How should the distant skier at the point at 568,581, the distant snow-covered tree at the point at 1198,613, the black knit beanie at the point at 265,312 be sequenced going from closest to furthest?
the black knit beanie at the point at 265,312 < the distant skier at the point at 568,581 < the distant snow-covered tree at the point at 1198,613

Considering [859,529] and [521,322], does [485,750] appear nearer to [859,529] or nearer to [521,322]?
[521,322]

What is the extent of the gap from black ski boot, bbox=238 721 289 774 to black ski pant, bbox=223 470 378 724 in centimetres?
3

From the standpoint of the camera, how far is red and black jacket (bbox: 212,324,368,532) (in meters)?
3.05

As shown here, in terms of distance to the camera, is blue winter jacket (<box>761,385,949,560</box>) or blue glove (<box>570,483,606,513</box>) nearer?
-=-=-=-=-
*Task*:
Reproduce the material from the line with "What is the" through the end of the material, switching "camera" to "viewer" and leaving everything else unchanged.

*Answer for the task*:
What is the extent of the gap from black ski boot, bbox=238 721 289 774 to black ski pant, bbox=223 470 378 724 in centimetres?
3

From the standpoint of the viewer, how far is red and black jacket (bbox: 212,324,368,532) (in meters)?
3.05

As shown here, in terms of distance to the viewer, is blue winter jacket (<box>761,385,949,560</box>) or blue glove (<box>570,483,606,513</box>) nearer?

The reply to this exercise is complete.